* Material for this exercise:
************

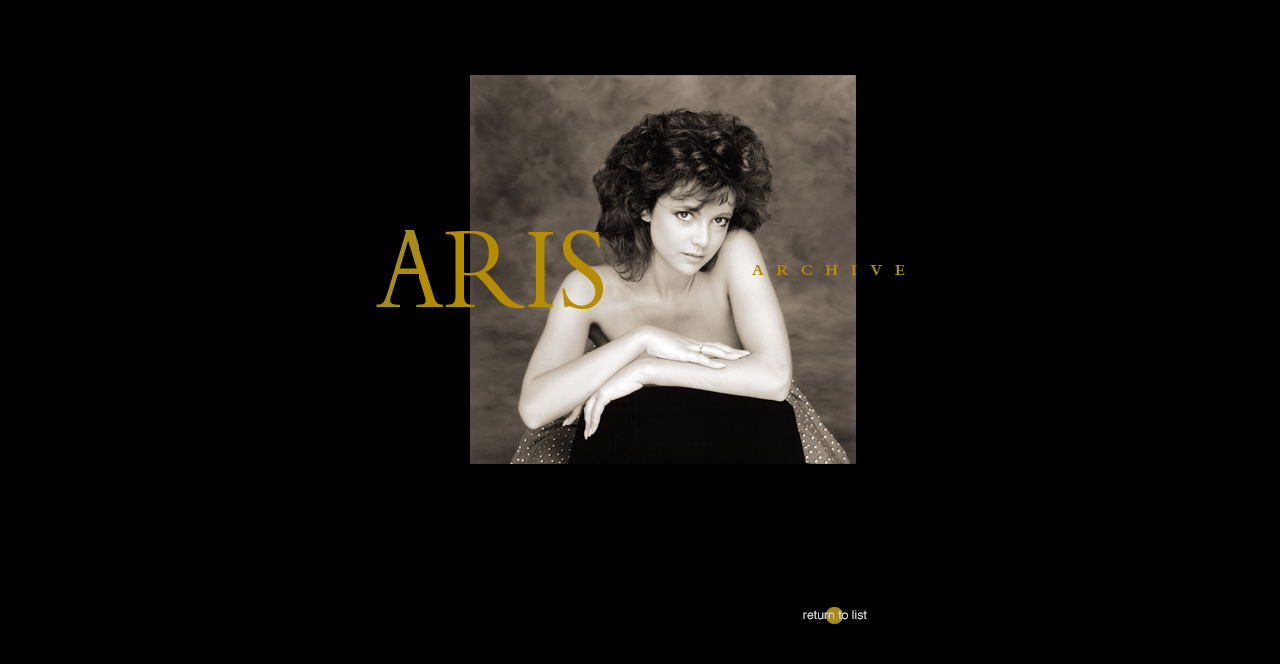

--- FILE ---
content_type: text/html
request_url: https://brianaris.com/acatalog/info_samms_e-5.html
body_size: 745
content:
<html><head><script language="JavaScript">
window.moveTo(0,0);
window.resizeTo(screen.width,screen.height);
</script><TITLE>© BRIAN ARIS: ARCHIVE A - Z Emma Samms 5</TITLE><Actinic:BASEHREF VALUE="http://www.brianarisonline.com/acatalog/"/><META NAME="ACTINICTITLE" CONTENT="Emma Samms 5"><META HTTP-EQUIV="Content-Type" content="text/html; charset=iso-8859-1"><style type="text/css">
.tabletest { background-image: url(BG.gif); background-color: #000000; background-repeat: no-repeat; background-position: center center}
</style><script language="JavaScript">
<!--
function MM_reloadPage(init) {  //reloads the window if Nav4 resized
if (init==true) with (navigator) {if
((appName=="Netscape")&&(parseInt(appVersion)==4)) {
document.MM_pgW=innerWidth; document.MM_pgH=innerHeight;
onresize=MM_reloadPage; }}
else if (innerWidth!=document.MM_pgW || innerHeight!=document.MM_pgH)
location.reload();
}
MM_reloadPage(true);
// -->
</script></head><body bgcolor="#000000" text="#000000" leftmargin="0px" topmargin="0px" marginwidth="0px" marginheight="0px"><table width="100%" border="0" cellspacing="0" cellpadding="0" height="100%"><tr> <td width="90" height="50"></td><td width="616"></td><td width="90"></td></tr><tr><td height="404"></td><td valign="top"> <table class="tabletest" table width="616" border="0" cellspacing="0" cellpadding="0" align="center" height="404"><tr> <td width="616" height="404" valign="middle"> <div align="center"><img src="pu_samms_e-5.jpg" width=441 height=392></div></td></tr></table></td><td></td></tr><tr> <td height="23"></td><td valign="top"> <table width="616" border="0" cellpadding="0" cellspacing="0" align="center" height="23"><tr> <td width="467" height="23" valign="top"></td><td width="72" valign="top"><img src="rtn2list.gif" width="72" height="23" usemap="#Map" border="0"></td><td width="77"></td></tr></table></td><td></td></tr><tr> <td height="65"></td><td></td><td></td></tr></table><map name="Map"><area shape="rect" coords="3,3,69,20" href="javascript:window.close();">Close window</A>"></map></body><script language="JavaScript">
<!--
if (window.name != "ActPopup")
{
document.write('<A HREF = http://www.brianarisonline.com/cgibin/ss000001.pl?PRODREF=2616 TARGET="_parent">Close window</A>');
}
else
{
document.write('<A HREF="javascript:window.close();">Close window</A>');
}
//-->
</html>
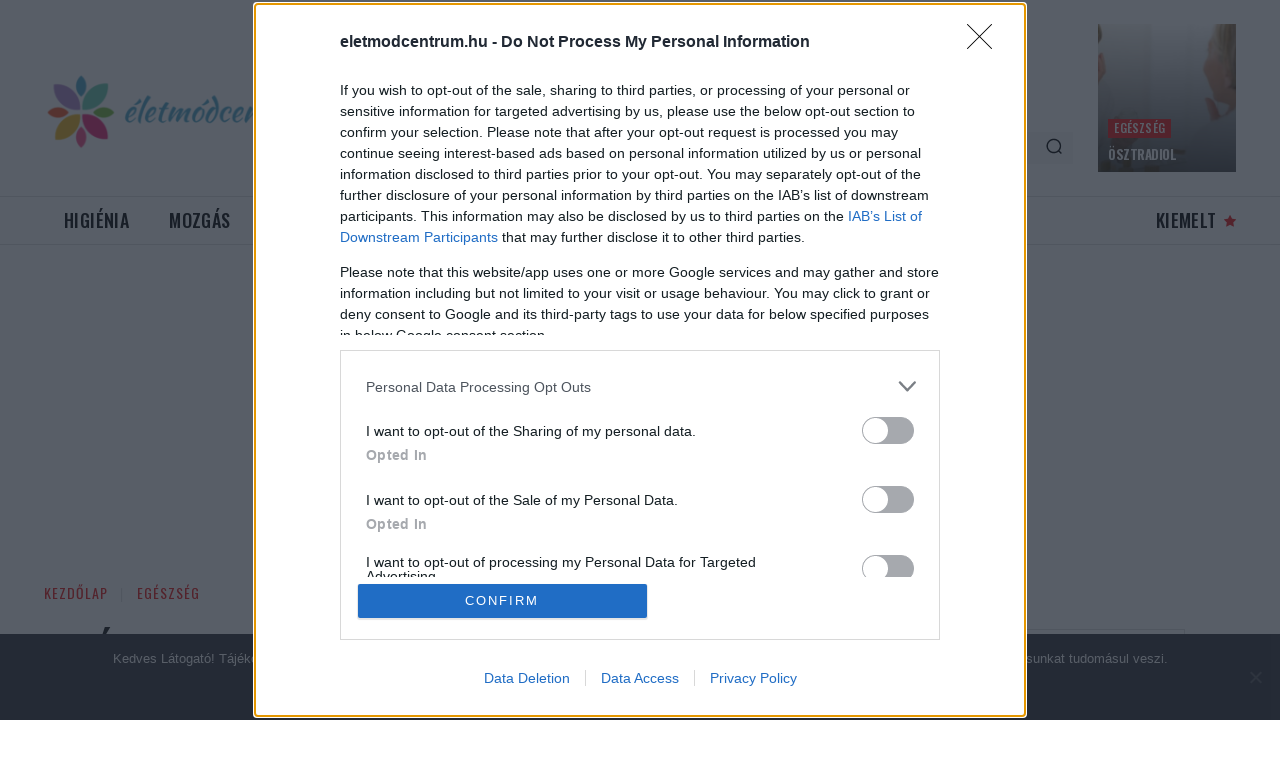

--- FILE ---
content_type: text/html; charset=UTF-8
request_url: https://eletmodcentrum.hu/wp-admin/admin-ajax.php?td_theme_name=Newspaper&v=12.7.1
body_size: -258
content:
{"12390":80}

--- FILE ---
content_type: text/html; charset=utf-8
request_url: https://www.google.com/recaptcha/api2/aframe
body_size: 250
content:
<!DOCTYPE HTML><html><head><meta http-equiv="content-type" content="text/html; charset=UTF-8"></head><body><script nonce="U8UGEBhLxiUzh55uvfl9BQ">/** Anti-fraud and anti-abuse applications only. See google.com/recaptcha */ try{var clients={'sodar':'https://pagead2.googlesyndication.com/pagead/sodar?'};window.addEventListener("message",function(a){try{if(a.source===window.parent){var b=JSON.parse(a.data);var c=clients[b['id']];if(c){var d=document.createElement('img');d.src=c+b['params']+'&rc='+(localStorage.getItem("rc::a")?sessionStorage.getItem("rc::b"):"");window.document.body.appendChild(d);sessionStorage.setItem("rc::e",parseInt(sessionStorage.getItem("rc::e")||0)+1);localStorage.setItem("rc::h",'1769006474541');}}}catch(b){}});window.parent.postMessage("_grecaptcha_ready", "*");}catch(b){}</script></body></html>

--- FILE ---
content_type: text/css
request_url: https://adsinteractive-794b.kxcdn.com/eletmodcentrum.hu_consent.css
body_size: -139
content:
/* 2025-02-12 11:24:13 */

************

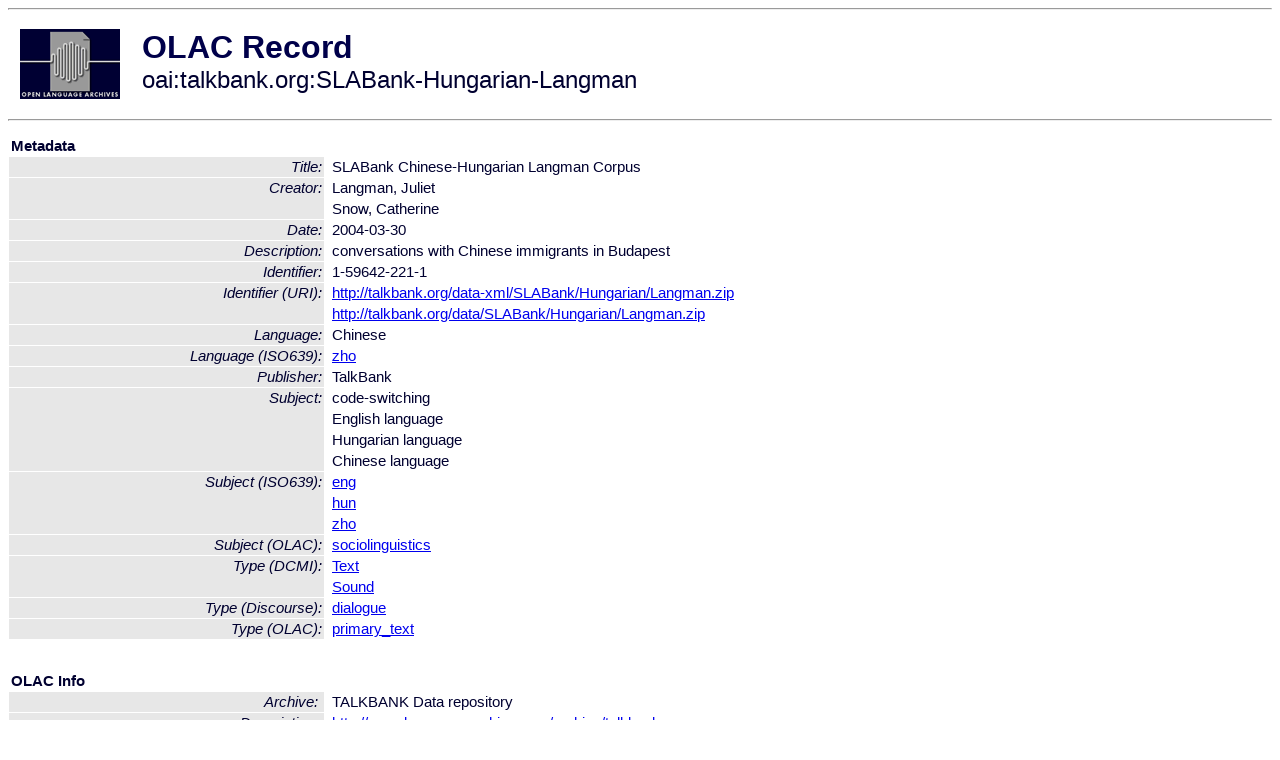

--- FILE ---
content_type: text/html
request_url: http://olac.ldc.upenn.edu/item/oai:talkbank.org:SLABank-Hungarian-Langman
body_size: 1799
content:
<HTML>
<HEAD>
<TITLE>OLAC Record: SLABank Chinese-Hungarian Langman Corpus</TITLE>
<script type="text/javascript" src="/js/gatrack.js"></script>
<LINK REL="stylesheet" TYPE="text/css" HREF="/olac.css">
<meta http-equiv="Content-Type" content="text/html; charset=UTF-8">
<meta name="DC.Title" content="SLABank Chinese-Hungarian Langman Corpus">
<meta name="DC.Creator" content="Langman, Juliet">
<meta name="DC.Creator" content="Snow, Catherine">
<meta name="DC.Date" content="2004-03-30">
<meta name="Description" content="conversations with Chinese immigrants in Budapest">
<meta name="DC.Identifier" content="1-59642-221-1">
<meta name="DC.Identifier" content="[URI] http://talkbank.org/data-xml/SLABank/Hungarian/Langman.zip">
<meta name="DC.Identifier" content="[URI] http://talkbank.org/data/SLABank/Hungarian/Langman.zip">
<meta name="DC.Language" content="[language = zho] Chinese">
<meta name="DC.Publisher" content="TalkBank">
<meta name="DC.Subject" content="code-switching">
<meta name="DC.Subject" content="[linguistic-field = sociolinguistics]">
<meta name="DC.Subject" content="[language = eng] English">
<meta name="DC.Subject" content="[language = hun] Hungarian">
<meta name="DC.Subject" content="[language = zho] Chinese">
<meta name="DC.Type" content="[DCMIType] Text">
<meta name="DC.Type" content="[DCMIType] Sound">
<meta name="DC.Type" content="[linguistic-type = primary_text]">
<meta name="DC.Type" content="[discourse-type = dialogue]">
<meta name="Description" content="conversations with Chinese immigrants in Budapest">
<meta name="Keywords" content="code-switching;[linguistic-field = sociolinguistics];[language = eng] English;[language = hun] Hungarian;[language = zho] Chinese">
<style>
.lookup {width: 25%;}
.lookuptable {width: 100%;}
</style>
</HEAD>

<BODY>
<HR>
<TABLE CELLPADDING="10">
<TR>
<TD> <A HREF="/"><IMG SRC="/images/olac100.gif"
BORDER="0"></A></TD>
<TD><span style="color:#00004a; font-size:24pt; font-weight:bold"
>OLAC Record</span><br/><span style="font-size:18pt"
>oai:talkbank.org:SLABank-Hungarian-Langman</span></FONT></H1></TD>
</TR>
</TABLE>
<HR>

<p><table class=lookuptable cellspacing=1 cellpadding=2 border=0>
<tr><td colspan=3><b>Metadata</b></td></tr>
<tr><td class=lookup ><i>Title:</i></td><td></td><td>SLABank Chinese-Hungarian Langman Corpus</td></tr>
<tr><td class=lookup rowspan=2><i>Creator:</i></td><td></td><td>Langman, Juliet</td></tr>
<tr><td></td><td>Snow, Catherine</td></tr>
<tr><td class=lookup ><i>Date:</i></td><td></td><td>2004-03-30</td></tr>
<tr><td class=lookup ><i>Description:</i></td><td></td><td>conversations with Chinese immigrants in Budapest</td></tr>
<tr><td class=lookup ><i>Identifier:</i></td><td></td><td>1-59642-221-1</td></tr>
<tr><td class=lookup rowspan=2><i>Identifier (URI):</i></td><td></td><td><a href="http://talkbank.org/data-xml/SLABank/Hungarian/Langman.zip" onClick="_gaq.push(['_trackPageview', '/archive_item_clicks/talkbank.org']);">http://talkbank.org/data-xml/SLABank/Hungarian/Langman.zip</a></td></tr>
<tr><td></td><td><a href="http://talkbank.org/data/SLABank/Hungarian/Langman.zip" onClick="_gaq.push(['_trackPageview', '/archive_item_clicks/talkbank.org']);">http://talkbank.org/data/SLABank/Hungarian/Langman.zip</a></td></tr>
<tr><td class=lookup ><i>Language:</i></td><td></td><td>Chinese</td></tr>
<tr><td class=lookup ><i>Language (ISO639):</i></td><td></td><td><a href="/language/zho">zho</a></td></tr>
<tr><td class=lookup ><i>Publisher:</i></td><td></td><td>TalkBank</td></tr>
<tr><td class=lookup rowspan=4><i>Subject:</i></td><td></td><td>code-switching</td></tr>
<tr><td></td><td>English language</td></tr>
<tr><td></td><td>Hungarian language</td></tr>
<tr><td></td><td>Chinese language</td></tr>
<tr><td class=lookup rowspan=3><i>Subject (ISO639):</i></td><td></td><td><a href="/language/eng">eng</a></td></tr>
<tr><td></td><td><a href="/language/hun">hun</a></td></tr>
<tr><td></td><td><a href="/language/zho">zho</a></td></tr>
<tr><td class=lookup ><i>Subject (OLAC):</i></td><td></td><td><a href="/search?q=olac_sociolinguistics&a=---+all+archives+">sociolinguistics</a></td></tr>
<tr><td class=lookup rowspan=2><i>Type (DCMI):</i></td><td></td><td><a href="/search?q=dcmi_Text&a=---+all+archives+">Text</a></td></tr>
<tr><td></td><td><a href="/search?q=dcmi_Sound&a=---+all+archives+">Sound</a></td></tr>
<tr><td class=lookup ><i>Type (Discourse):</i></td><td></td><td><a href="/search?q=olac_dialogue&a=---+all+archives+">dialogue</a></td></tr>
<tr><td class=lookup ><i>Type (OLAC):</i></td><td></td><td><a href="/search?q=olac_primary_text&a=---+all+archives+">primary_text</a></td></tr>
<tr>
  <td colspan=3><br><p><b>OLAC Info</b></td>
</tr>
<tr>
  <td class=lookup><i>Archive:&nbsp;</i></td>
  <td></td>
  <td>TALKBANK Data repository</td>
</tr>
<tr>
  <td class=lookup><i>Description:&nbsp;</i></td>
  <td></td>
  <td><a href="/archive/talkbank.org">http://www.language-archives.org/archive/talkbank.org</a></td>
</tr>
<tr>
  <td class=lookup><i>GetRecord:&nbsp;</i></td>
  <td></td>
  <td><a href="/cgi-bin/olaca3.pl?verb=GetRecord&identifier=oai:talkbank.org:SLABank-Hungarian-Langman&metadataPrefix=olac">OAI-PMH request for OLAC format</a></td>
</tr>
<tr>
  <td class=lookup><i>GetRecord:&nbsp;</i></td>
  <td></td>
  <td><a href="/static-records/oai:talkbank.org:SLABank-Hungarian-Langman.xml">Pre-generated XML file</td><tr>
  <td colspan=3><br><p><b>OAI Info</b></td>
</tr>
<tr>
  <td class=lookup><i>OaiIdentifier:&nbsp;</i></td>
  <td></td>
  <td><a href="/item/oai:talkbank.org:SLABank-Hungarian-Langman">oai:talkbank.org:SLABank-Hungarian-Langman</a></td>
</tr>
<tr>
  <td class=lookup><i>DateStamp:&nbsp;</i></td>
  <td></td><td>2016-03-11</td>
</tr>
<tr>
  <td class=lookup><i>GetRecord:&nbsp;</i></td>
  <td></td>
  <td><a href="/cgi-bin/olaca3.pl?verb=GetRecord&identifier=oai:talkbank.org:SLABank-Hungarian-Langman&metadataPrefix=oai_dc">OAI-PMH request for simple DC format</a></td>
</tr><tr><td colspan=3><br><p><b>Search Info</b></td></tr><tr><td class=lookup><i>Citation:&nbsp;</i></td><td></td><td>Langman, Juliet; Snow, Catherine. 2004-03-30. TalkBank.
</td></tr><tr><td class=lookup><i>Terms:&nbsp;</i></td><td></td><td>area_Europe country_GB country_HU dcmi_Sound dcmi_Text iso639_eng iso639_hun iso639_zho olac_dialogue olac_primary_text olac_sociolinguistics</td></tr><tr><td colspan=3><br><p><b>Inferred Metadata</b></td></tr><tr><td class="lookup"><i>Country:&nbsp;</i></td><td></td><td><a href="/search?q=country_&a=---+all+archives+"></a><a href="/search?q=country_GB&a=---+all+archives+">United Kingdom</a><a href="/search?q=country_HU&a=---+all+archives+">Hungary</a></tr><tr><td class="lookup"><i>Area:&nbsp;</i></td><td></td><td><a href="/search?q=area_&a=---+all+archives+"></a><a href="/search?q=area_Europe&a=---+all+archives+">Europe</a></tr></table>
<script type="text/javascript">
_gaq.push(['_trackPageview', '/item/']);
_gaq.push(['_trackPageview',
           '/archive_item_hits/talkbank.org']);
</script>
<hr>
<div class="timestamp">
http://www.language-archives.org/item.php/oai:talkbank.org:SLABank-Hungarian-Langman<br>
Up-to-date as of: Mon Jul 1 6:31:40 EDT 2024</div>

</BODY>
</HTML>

************

* Task instructions: Indicate the number of lines in the data above that contain the string "English", without any additional text.

* Output for this exercise: 3